### WHAT IS NEEDED
Reproduce verbatim the stretch of the material from the line containing "Noting the positions" through the end of the material.
----------
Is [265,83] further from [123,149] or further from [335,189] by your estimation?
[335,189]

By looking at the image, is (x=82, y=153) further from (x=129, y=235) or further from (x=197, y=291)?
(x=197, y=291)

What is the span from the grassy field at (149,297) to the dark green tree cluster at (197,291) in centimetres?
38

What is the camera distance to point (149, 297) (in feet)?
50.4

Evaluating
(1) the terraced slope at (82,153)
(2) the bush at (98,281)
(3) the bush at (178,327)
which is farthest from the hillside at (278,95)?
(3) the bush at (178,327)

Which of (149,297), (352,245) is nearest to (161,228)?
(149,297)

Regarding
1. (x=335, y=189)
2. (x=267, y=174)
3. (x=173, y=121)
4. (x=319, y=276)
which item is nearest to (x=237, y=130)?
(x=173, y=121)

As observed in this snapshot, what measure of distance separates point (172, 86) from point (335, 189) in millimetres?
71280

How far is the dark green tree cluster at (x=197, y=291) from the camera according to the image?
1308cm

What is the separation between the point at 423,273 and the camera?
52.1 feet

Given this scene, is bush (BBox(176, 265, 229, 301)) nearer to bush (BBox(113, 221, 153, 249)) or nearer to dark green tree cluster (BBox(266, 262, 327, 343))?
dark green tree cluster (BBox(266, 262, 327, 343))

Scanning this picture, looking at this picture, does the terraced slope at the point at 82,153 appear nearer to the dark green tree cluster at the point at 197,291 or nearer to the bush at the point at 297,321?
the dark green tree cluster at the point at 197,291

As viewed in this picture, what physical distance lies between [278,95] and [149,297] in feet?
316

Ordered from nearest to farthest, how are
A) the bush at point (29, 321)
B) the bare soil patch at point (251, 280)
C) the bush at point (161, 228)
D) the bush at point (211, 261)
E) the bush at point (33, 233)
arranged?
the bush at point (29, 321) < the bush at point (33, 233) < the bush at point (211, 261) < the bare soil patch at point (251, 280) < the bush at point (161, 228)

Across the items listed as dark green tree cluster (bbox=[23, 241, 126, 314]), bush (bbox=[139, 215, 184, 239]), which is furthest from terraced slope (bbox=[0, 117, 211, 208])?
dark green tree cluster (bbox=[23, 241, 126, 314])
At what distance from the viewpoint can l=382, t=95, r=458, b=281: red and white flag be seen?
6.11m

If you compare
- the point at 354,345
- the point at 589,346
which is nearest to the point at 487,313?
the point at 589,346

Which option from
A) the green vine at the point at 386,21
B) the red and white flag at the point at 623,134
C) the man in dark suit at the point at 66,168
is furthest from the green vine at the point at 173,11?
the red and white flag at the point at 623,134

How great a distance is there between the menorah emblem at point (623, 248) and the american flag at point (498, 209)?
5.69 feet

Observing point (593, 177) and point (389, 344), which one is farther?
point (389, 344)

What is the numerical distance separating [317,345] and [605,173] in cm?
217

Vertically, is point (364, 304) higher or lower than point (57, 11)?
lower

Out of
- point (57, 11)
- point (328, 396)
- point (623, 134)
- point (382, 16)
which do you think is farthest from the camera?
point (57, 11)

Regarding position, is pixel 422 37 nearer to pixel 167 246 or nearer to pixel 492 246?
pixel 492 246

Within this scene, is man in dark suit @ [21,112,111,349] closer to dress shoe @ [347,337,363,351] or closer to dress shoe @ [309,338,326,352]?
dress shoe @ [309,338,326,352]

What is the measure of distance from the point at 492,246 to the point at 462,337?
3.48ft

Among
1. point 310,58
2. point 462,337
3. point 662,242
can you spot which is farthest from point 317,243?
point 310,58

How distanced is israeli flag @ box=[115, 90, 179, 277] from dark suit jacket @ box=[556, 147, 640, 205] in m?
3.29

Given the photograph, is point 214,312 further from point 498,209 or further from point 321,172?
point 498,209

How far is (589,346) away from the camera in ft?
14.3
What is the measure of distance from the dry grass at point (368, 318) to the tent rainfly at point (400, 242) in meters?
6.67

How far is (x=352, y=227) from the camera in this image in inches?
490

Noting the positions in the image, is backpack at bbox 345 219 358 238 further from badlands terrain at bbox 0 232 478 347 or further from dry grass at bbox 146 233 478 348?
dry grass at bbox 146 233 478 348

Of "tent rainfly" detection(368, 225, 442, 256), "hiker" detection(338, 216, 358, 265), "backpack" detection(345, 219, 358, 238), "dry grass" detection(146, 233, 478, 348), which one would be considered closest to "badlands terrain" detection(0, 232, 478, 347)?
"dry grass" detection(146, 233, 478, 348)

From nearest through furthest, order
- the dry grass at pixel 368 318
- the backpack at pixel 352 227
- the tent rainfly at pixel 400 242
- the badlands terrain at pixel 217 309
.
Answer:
----------
### ANSWER TO THE EXERCISE
Noting the positions in the image, is backpack at bbox 345 219 358 238 further from badlands terrain at bbox 0 232 478 347 or further from dry grass at bbox 146 233 478 348?
dry grass at bbox 146 233 478 348

Of "tent rainfly" detection(368, 225, 442, 256), "hiker" detection(338, 216, 358, 265), "backpack" detection(345, 219, 358, 238), "dry grass" detection(146, 233, 478, 348), which one would be considered closest to "badlands terrain" detection(0, 232, 478, 347)?
"dry grass" detection(146, 233, 478, 348)

From nearest through furthest, order
- the dry grass at pixel 368 318
- the backpack at pixel 352 227
- the tent rainfly at pixel 400 242
- the badlands terrain at pixel 217 309
.
Answer:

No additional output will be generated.